After this, an investigation was finally launched and my dad was offered a “safety and security transfer” to another region. We moved to beautiful Ludington, Michigan at the beginning of my freshman year of high school in hopes of leaving the violence and hate behind us. We found the people in Ludington and the surrounding areas to be much more respectful of law enforcement in general, but just as the tides of fortune were turning in our direction, the politics surrounding the law enforcement community began to heat up. The cases of Eric Garner and Michael Brown put the law enforcement community under intense scrutiny as the narratives of police brutality and racial discrimination began to rise to the surface of the political media spotlight.
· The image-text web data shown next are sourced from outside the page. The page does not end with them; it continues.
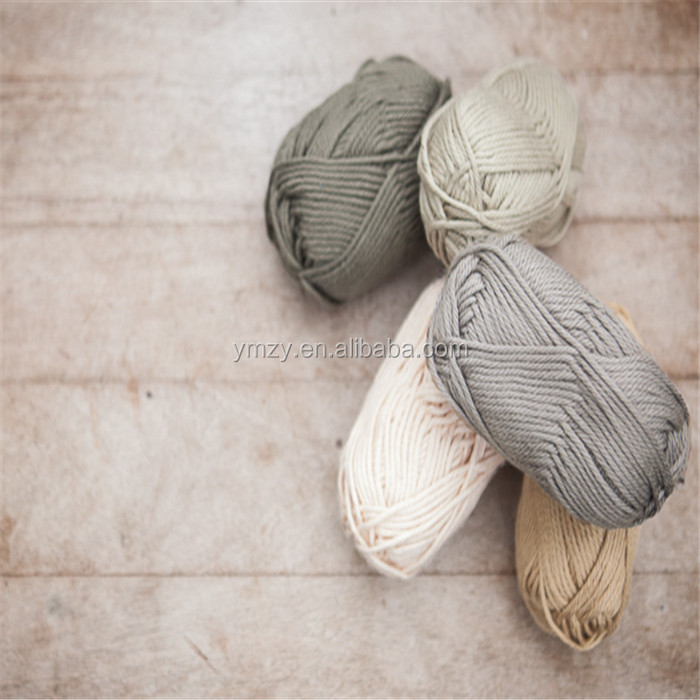 Eco friendly combed cotton yarn for socks production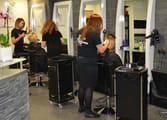 Hairdresser Business in Altona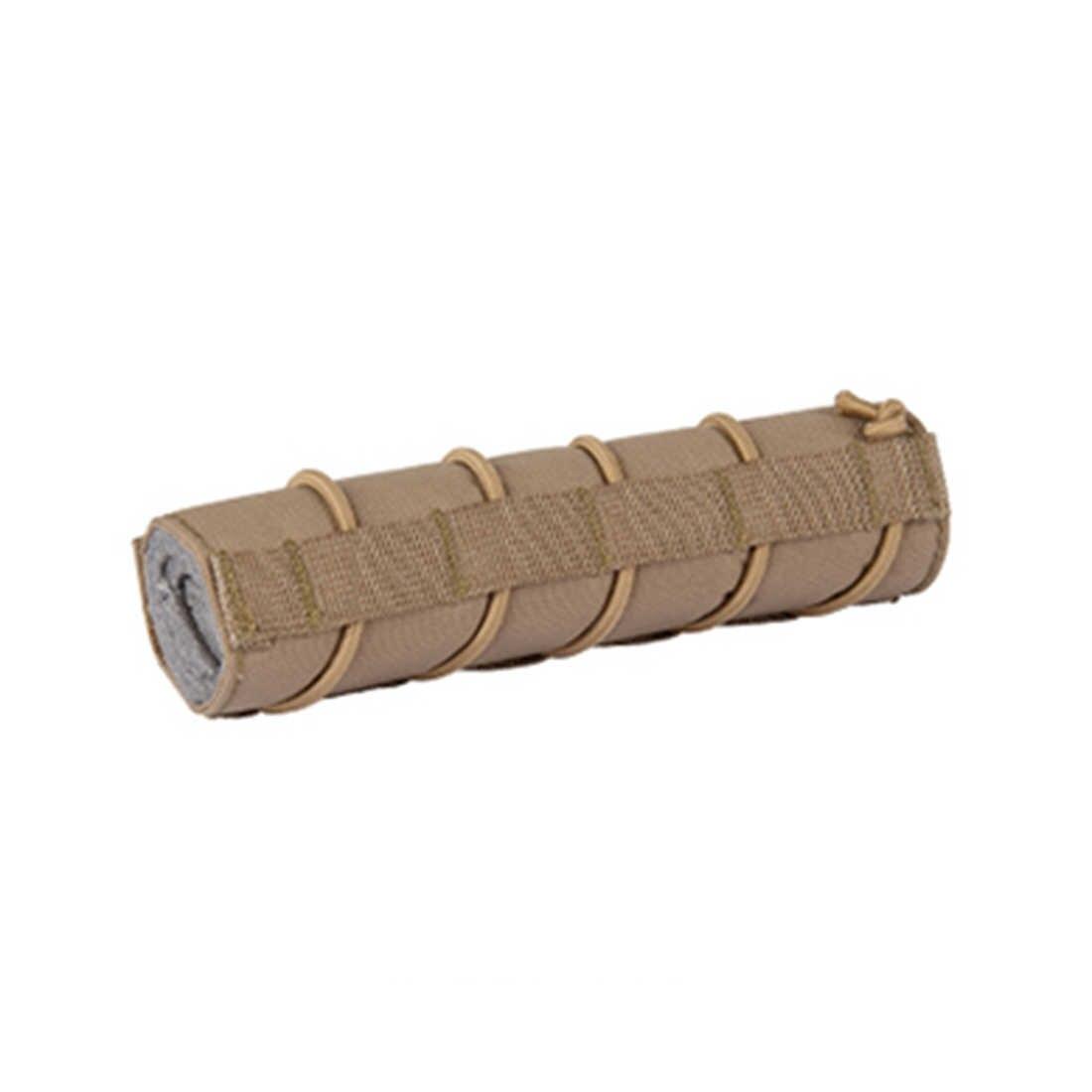 18cm supresores Anti-arañazos cubierta de Gel de agua cuentas táctico tapa del silenciador-BK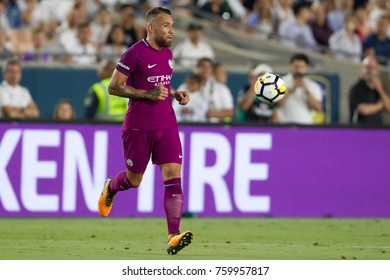 LOS ANGELES, CA - JULY 26: Nicolas Otamendi during the 2017 International Champions Cup game between Manchester City and Real Madrid on July 26th 2017 at the Los Angeles Memorial Coliseum.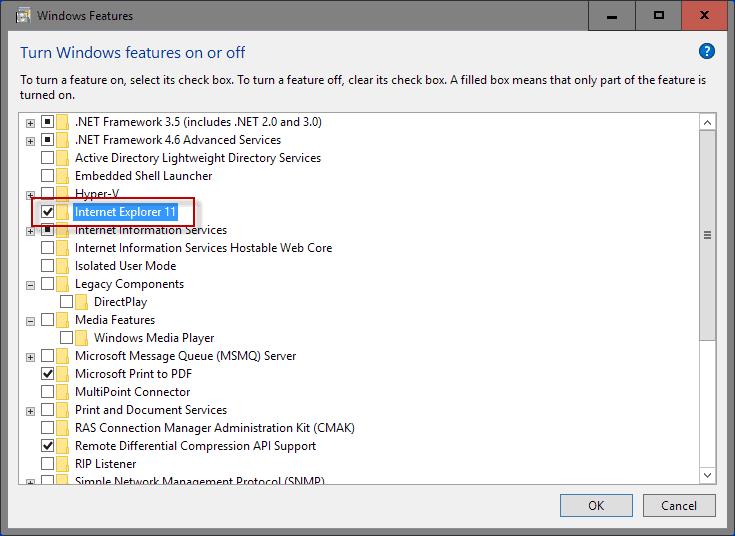 Turn off Windows 10 Features - gHacks Tech News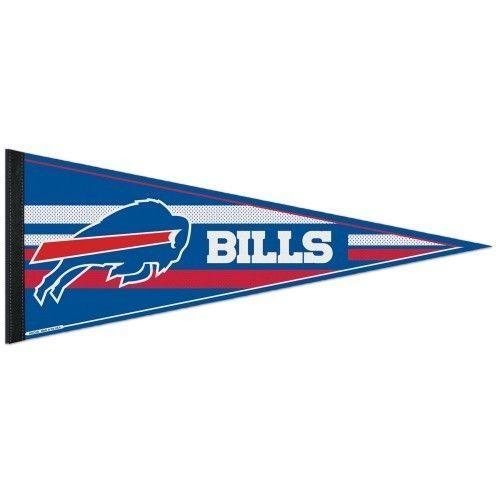 "2 BIG BUFFALO BILLS TEAM LOGO FELT PENNANT 12""X 30"" NFL FOOTBALL SHIPS FLAT!"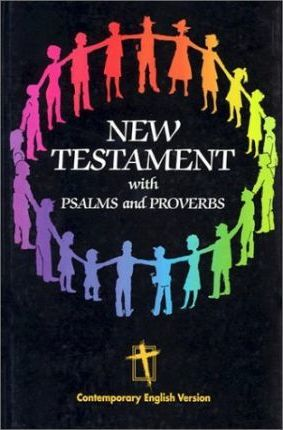 New Testament with Psalms and Proverbs-CEV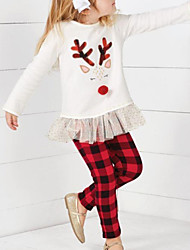 cheap -Toddler Girls' Active Plaid Christmas Long Sleeve Clothing Set White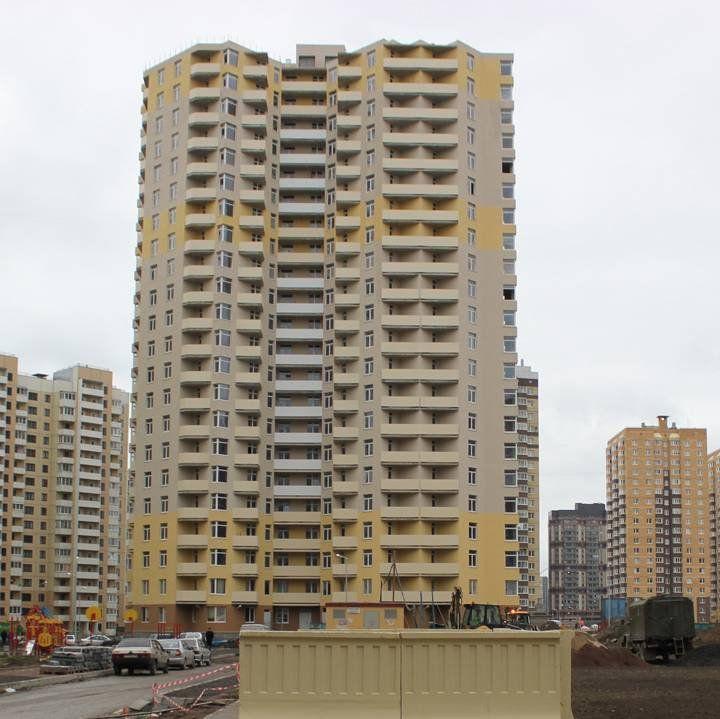 жилой комплекс Роза Ветров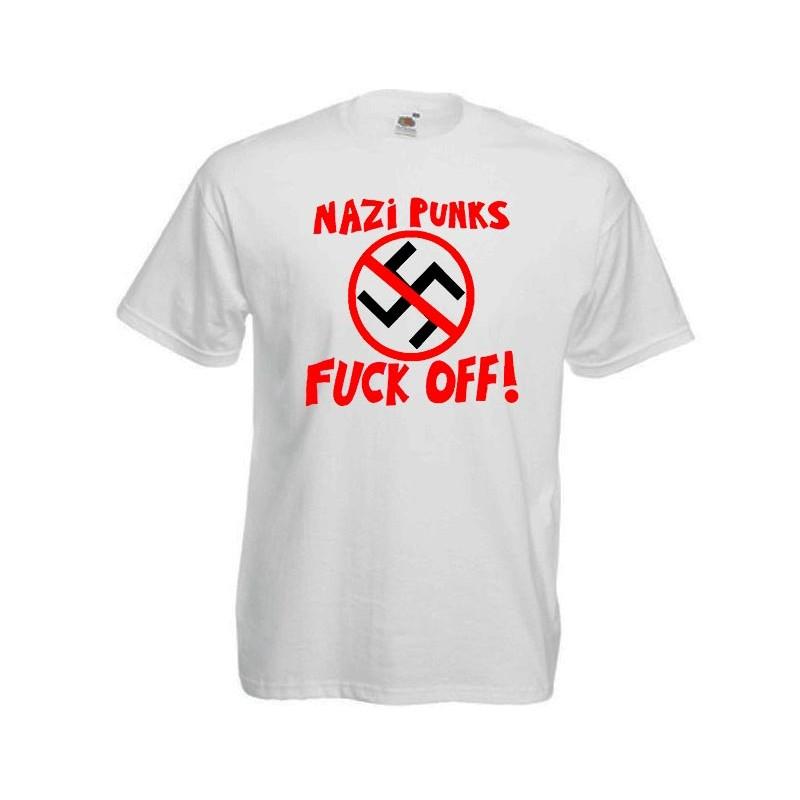 anti racist action 2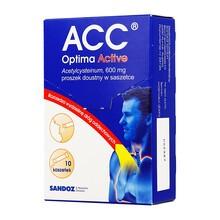 ACC Optima Active, 600 mg, proszek doustny, 10 szt.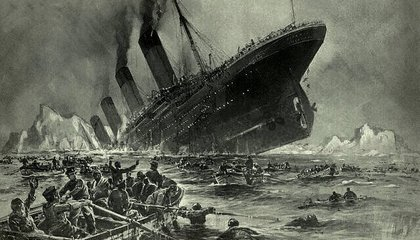 The Chief Designer of the 'Titanic' Saved Everyone He Could as His Ship Went Down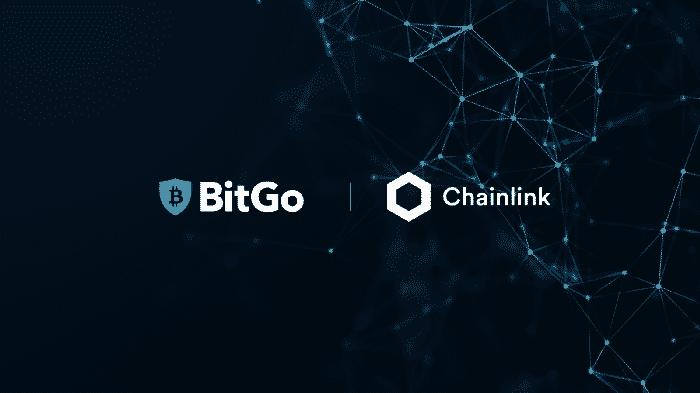 BitGo-Chainlink-LINK-WBTC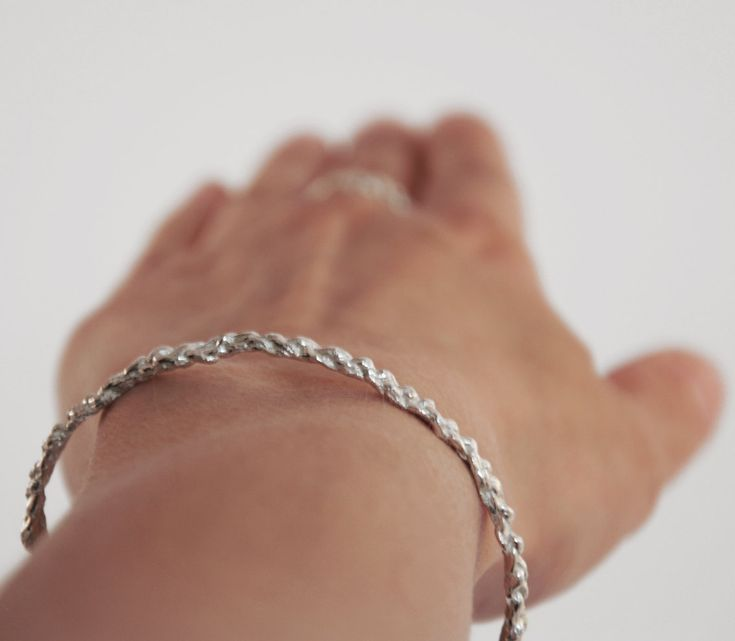 gehaakte armband van sterling zilver door miekedebeensieraden op Etsy
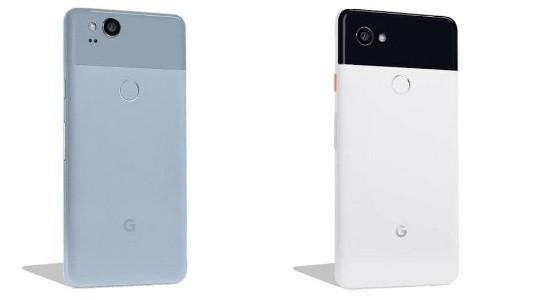 Google'ın 2017 Pixel 2 Etkinliği: Nerede, Ne Zaman ve Nasıl İzlerim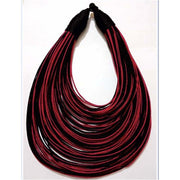 50% SALE Bantama Thread Necklace - 120 Strand - Trufacebygrace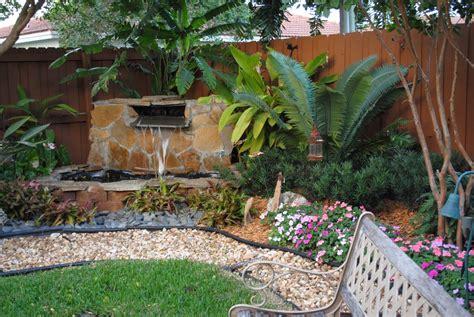 Surprising Cheap Small Backyard Landscaping Ideas Photo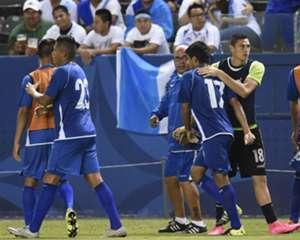 Selección de El Salvador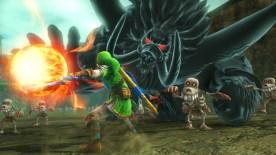 Hyrule Warriors Ganon Pack 00
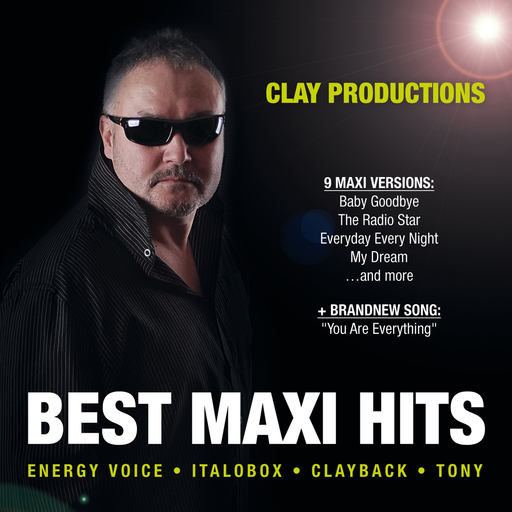 Various Artists - Various Artists - CLAY PRODUCTIONS - Best Of Maxi Hits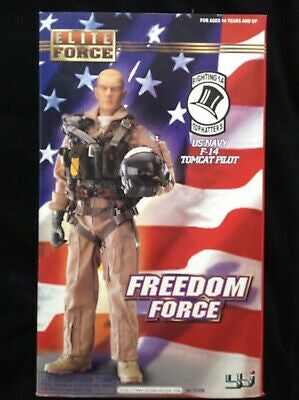 US NAVY F-14 TOMCAT PILOT COLLECTIBLE DOLL (MALE)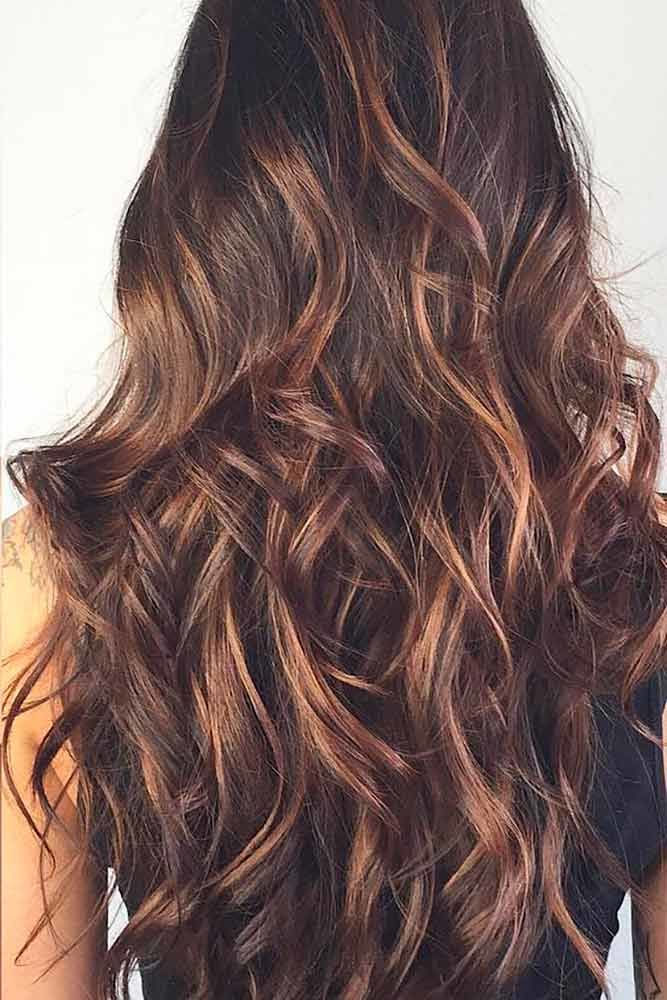 Caramel Highlights For Dark Brown Hair Messy #brownhairwithhighlights #highlights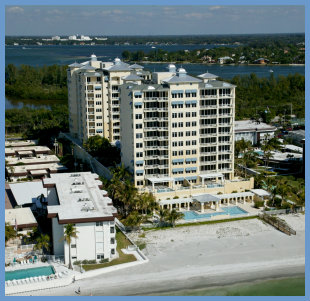 Luxury beach condos on Lido Key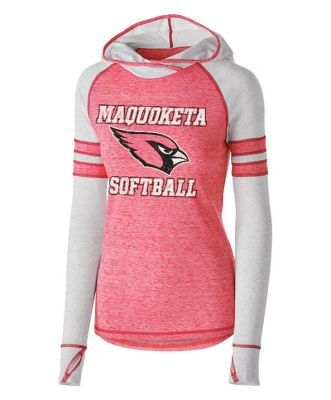 08. Maquoketa Softball Ladies Advocate Hoodie-Red/Silver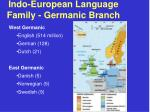 indo european language family germanic branch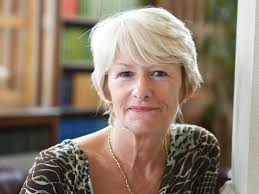 The Russell Group appoints Professor Dame Nancy Rothwell as its next Chair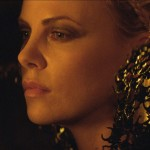 Charlize Theron Is AGENT 13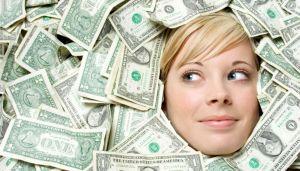 कर्ज मुक्ति के कुछ आसान उपाय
The conversation around police brutality was obviously an important one to have considering the grievances so much of our nation was voicing. Yet, in the wake of the threats and violence my family had just faced, hearing so much vitriol aimed at the police community as a whole was often very hard for us all. When friends and acquaintances began to tweet about police being “pigs” and protests against police became more violent — with some fringe groups of protests even touting phrases such as “What do we want? Dead cops! When do we want it? Now!” — it became apparent that the police community was undergoing a form of stereotyping that, as a police officer’s daughter, struck me as very counterintuitive in the movement for peace and justice. Instead of voicing general frustrations at the system, my father and other officers we knew began to face personal attacks that increased the tension of their work environments.

As these tensions have increased, so has distrust. As cases of violence gain national media attention, minority communities trust officers less and as instances of retaliation increase, police officers, in turn, trust their communities less. There is, therefore, work that needs to be done to better the relationship between officers and their communities. Police stations can do more to support the mental health of their officers. This will protect not only the officers but the public as well. Police officers aren’t blind to the problems that arise from a lifetime of police work. They experience bitterness that builds up over a lifetime of dealing with criminals on a daily basis and often times even post-traumatic stress disorder from extremely traumatic incidents. Additionally, both community members and police officers can do more to increase positive interactions in an attempt to rebuild trust in the efficacy of law enforcement. There are already examples of this sort of community outreach on the part of police officers, but unfortunately, the mainstream media rarely reports these incidents.

The truth is that, as a daughter of a police officer and a friend of many police officers and their families, I know that most of the men and women in blue I have met became police officers to protect and serve all of their city, county, state and nation’s residents. They don’t hesitate when called to crime scenes, they put their lives on the line to take violent criminals off the streets and they show up first to accident scenes more brutal than most of us could possibly imagine. They stand in solemnity protecting protestors and citizens at protests sometimes aimed at themselves. They wake up every morning to do a job that entails dangers and heartache that most of us can only imagine, and yet it seems that in today’s political climate, they are receiving less and less respect from the general population. I hope you take a minute to consider how so many great officers truly are a “thin blue line” who truly intend to “protect and serve” their respective communities.